▶ [TASKS TO CARRY OUT]
1) List every mass-production yield issue that the passage on chip thermal warpage says even minute warpage can trigger.
2) From the passage on chip thermal warpage, output verbatim the span that begins at the words "Industry statistics indicate" and stops after the words "and underfill materials.".

▶ [STUDY TEXT]
========================
Industry statistics indicate that over 50% of semiconductor component failures stem from thermal stress caused by temperature fluctuations and chip thermal warpage; the proportion of defects attributable to thermal deformation far exceeds the combined total of failures caused by vibration, humidity, dust, and other factors. As chip packaging structures evolve toward miniaturization and multi-layer composite designs, significant mismatches in the Coefficient of Thermal Expansion (CTE) arise among the diverse materials involved—such as silicon wafers, molding compounds, organic substrates, micro-bumps, and underfill materials.
Under conditions ranging from peak reflow soldering temperatures of 245°C and cryogenic shocks in liquid nitrogen (-190°C) to thousands of JEDEC-standard thermal cycling stress tests, even minute warpage can trigger mass-production yield issues, including micro-bump cold joints, "head-in-pillow" defects, solder bridging, package delamination, and chip cracking. Traditional inspection equipment—such as single-point altimeters, Shadow Moiré (SM), White Light Interferometry (WLI), and Digital Fringe Projection (DFP)—faces inherent limitations when applied to micro-scale packaging: they typically capture only Z-axis warpage height without providing data on in-plane displacement, full-field strain, or material CTE. Furthermore, they suffer from poor compatibility with microscopic fields of view and significant measurement errors caused by thermal air currents, lens frosting, and rigid-body equipment displacement in extreme temperature environments. Consequently, they fail to fully characterize the dynamic thermal deformation patterns of chips throughout the process, severely hindering material selection, process optimization, and the efficiency of failure analysis in advanced packaging.
========================
[Source data]
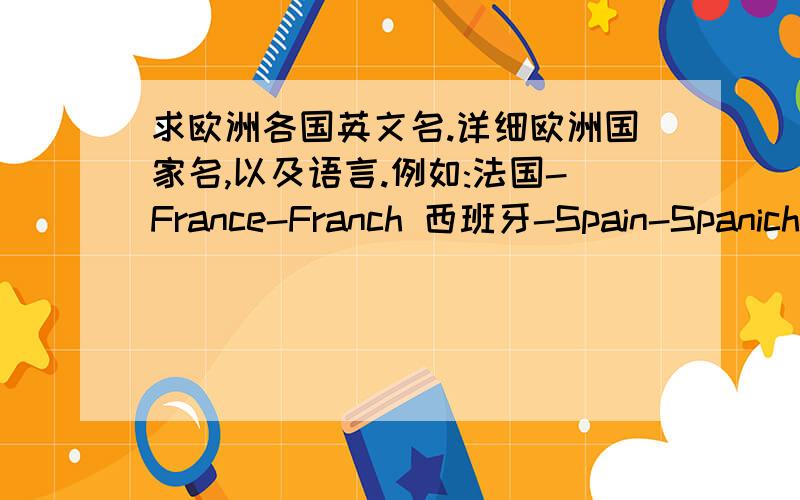 求欧洲各国英文名.详细欧洲国家名,以及语言.例如:法国-France-Franch 西班牙-Spain-Spanich谢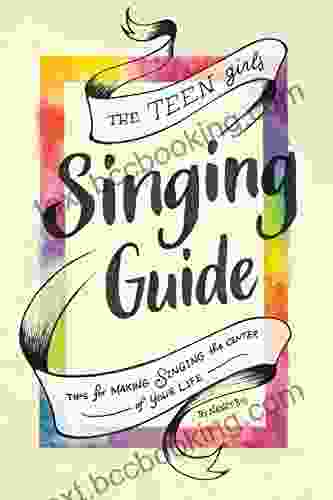 The Teen Girl S Singing Guide: Tips For Making Singing The Focus Of Your Life (How To Sing)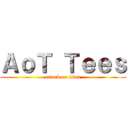 ＡｏＴ Ｔｅｅｓ (attack on titan)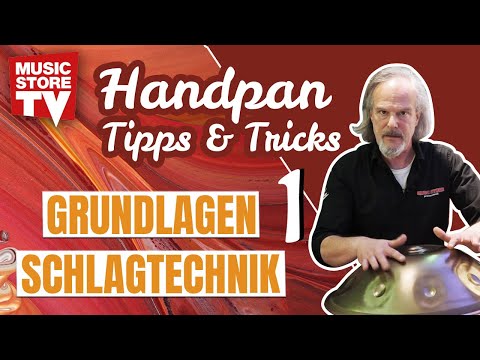 Handpan für Anfänger #1 | Grundlagen Schlagtechnik | MUSIC STORE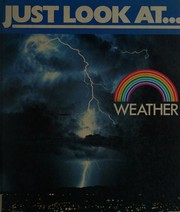 Cover of: Just look at... weather by John R. Gribbin, John R. Gribbin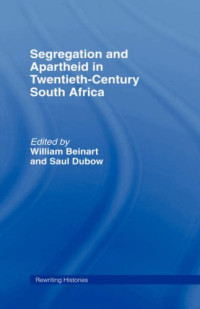 W. Beinart — Segregation and Apartheid in Twentieth Century South Africa (Rewriting Histories)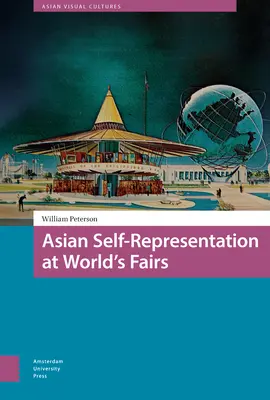 L'autoreprésentation asiatique dans les expositions universelles - Asian Self-Representation at World's Fairs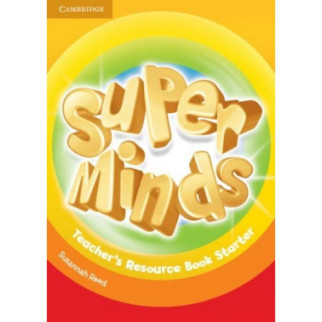 Книга Cambridge University Press Super Minds Starter teacher's Resource Book 56 с (9781107640139) - Інтернет-магазин спільних покупок ToGether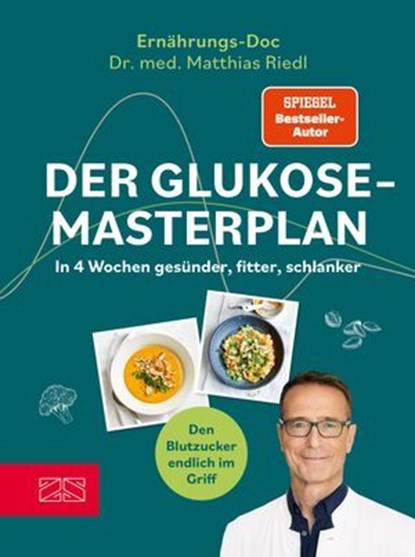 Der Glukose-Masterplan, Matthias Riedl - Ebook - 9783965844407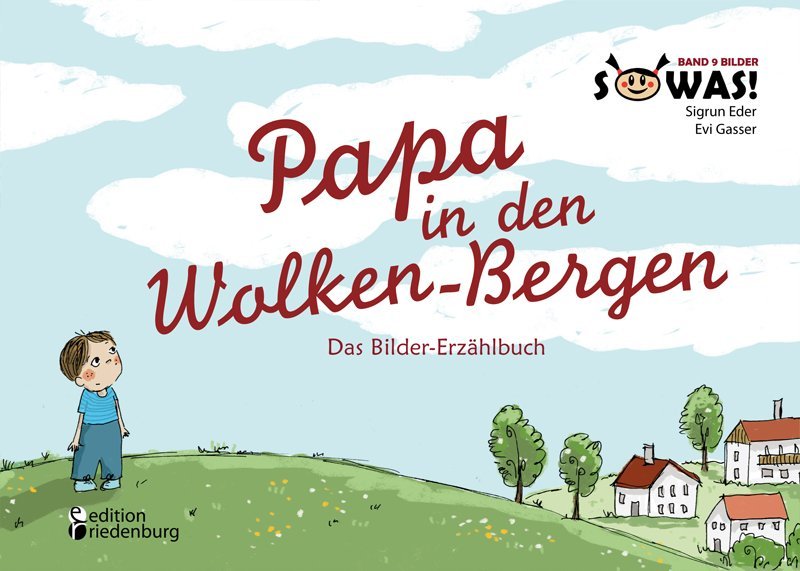 Papa in den Wolken-Bergen - Das Bilder-Erzählbuch (Sigrun Eder)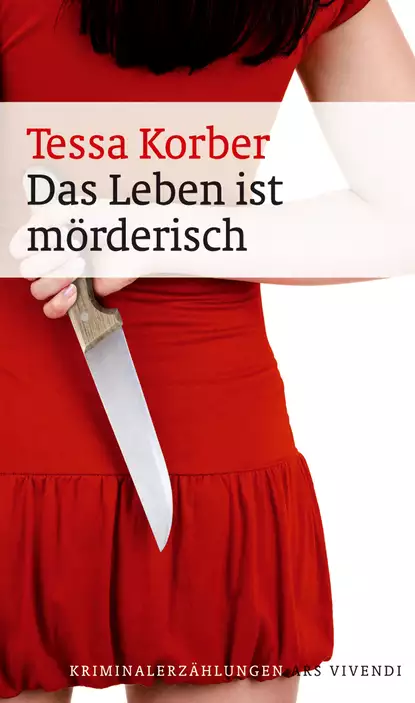 Обложка книги Das Leben ist mörderisch (eBook), Tessa Korber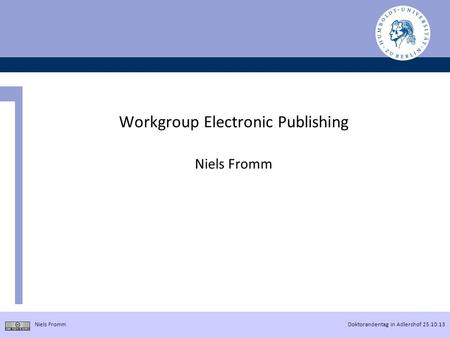 Doktorandentag in Adlershof 25.10.13 Niels Fromm Workgroup Electronic Publishing Niels Fromm.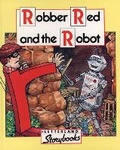 Cover: Robber Red and the Robot - Letterland International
========================
▶ [RESULTS OF THE TASKS]
1)
- micro-bump cold joints
- "head-in-pillow" defects
- solder bridging
- package delamination
- chip cracking

2)
Industry statistics indicate that over 50% of semiconductor component failures stem from thermal stress caused by temperature fluctuations and chip thermal warpage; the proportion of defects attributable to thermal deformation far exceeds the combined total of failures caused by vibration, humidity, dust, and other factors. As chip packaging structures evolve toward miniaturization and multi-layer composite designs, significant mismatches in the Coefficient of Thermal Expansion (CTE) arise among the diverse materials involved—such as silicon wafers, molding compounds, organic substrates, micro-bumps, and underfill materials.